PPC | PAID SEARCH PPC | Audience Strategy: Targeting Vs. Observation (With Examples)
- googleadwordshero
- Aug 4
- 3 min read
Article by Brooke Osmundson
Understanding how "Targeting" and "Observation" work in Google and Microsoft Ads is essential if you want your campaigns to perform at scale.
If you’ve layered audiences into your Google Ads campaign and weren’t sure if you should select “targeting” or “observation,” you’re not alone.
While the Google and Microsoft platforms give decent explanations of the two modes, picking the wrong option can quietly sabotage performance.
This setting controls how your audience selections influence who sees your ads and how campaign data gets segmented. It’s a critical lever in your targeting strategy, not just a checkbox to breeze past.
This article will walk you through what each mode actually does, when to use one over the other, and how to avoid costly mistakes that many advertisers don’t catch until it’s too late.
Table of Contents
Targeting Vs. Observation: What’s The Difference?
When To Use Each Setting
Where To Find This Setting
Performance Examples
The ‘Optimized Targeting’ Mistake You Don’t Want To Make
Audience Targeting Isn’t Just A Checkbox
Targeting Vs. Observation: What’s The Difference?
At its core, this setting determines how Google and Microsoft Ads use the audience data you apply to a campaign or ad group.
The “targeting” setting narrows your audience reach. Only people in the audience you’ve selected are eligible to see your ads.
The “observation” setting keeps your audience reach broad. Your ads are eligible to show to everyone, but the platforms track how the audience you’ve selected performs within that broader reach.
In a simpler approach: Targeting restricts your audience; observation observes it.
This setting is available for all Search, Display, and YouTube campaigns when utilizing audiences.
Demand Gen campaigns also utilize audiences, and while they don’t have “targeting” and “observation” modes, it allows you to choose your audience target, and turn on “Optimized targeting” as an option. That essentially expands your reach outside of your chosen audience.
When To Use Each Setting
The targeting and observation settings are vastly different. Each one can provide benefits to your PPC campaigns if you use them the right way.
When To Use The Targeting Setting
When you want to restrict your targeting to only the audience of your choice.
Examples Of Targeting-Only Strategies
Remarketing Campaigns: Only show ads to users who’ve already visited your site.
Customer Match Lists: Reach high-value customers or email subscribers with tailored messaging.
Search + Broad Keywords: This is common in B2B niche companies where they struggle to find volume. By utilizing a broad match + targeted audience strategy, you can end up with more qualified visitors.
YouTube or Display: Combine audience signals with creatives that speak directly to a group’s intent or behavior.
In these cases, limiting the audience is the goal. You’re willing to sacrifice scale to improve relevance and performance.

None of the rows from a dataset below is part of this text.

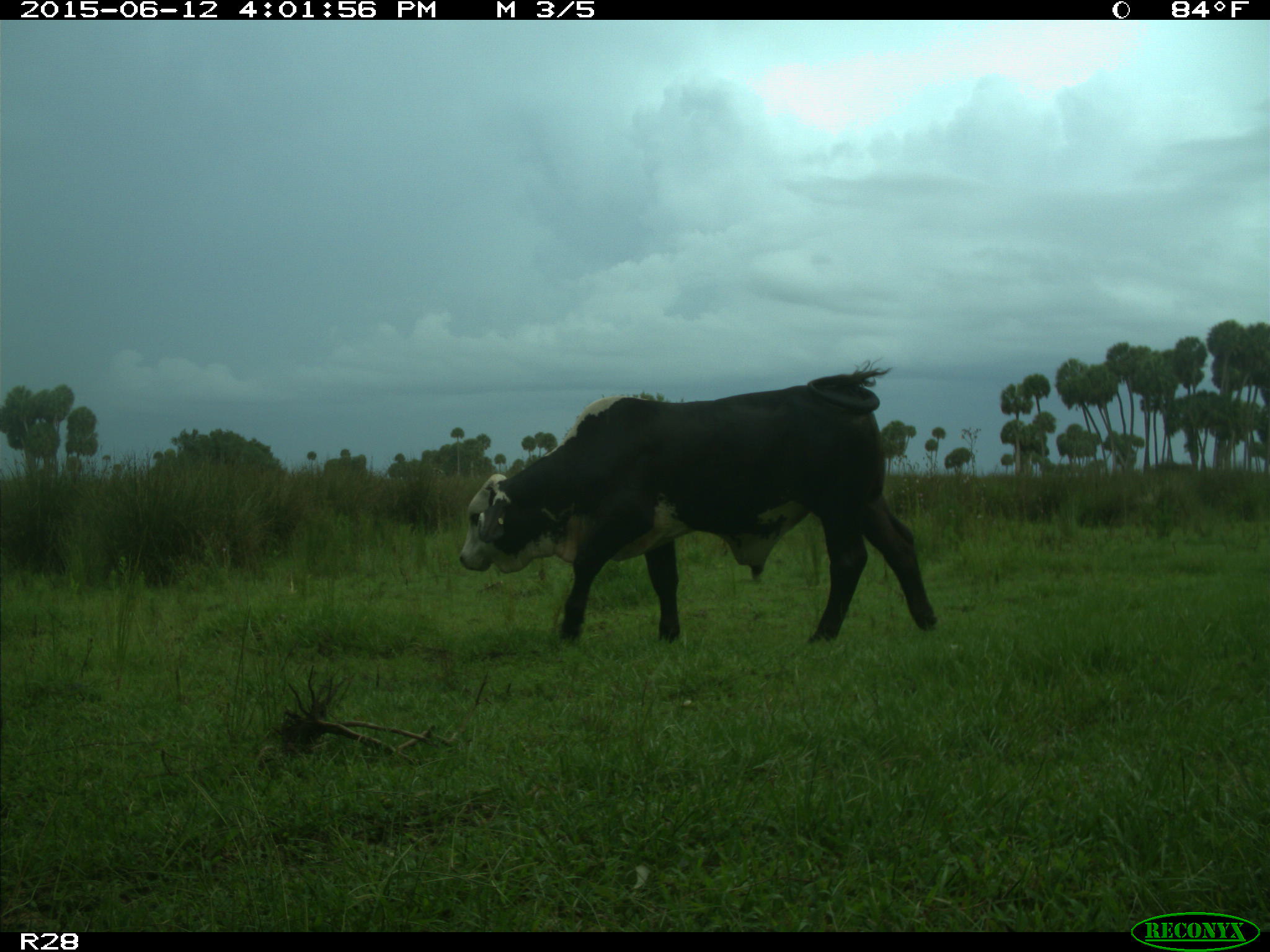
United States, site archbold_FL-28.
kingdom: Animalia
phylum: Chordata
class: Mammalia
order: Artiodactyla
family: Bovidae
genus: Bos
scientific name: Bos taurus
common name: domestic cow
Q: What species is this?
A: Bos taurus (domestic cow).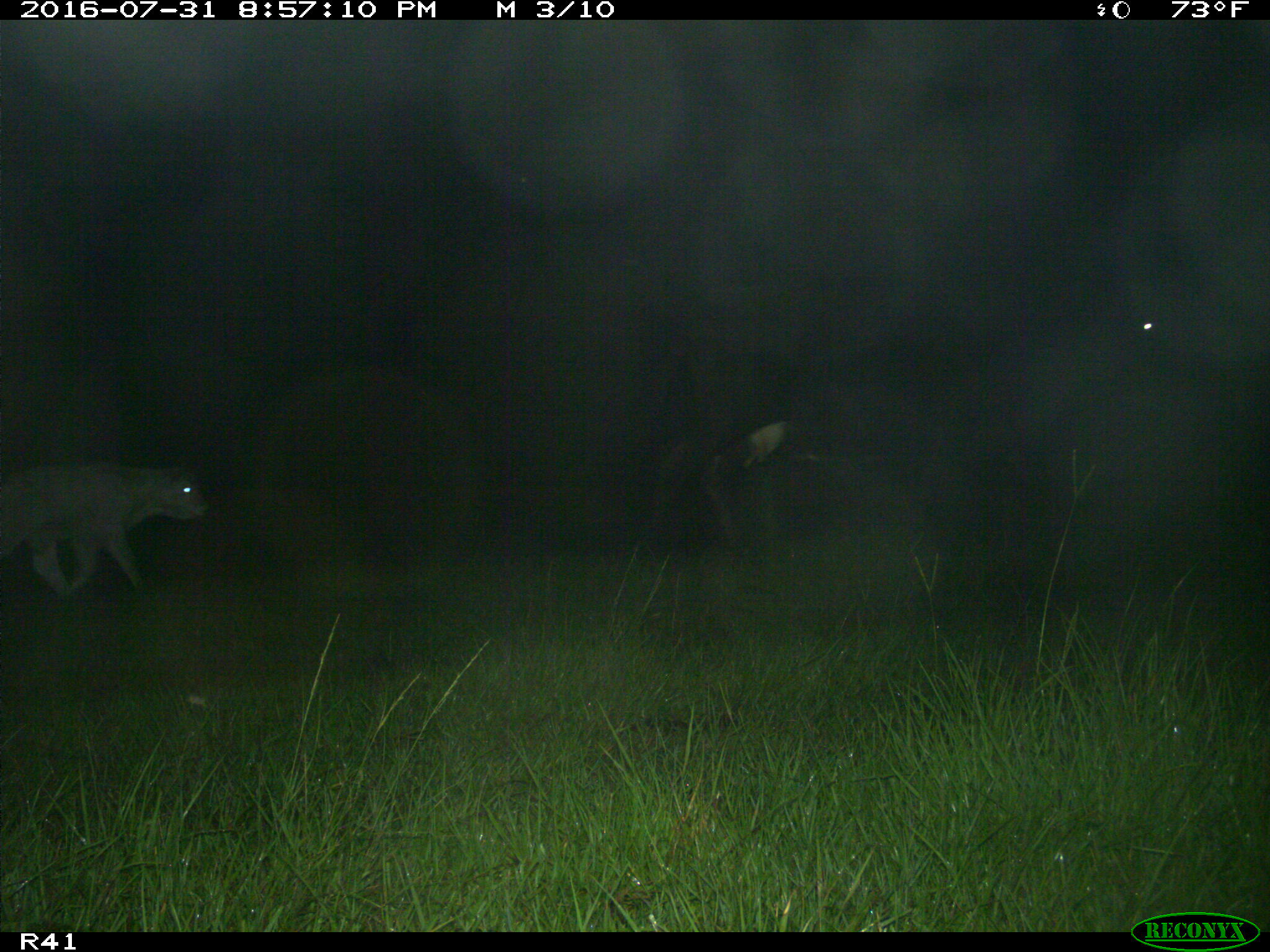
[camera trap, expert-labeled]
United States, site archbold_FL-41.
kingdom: Animalia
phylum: Chordata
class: Mammalia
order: Artiodactyla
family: Bovidae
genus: Bos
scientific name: Bos taurus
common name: domestic cow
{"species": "Bos taurus (domestic cow)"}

When To Use The Observation Setting
Observation is more passive, but still powerful. When you want to monitor the performance of a certain audience, without narrowing campaign reach.
Examples Of Observation-Only Strategies
Search campaigns using intent-based keywords: See how in-market audiences or affinity groups perform without shrinking your eligible reach.
Testing new audience segments: Add them in Observation mode to gather data before committing budget.
Using Smart Bidding: Observation mode allows Google to factor audience signals into its automated bidding models without you needing to manually adjust bids.
Once you see how certain audiences perform, you can layer in bid adjustments or even break them into dedicated campaigns or ad groups later.
As a general rule of thumb, I typically do not recommend Observation on any Display or YouTube campaign. This is because those campaigns are more awareness-focused, and targeting a proper audience is key.
There are many other use cases for using one setting or another, but this gives a good starting point if you’re just getting started.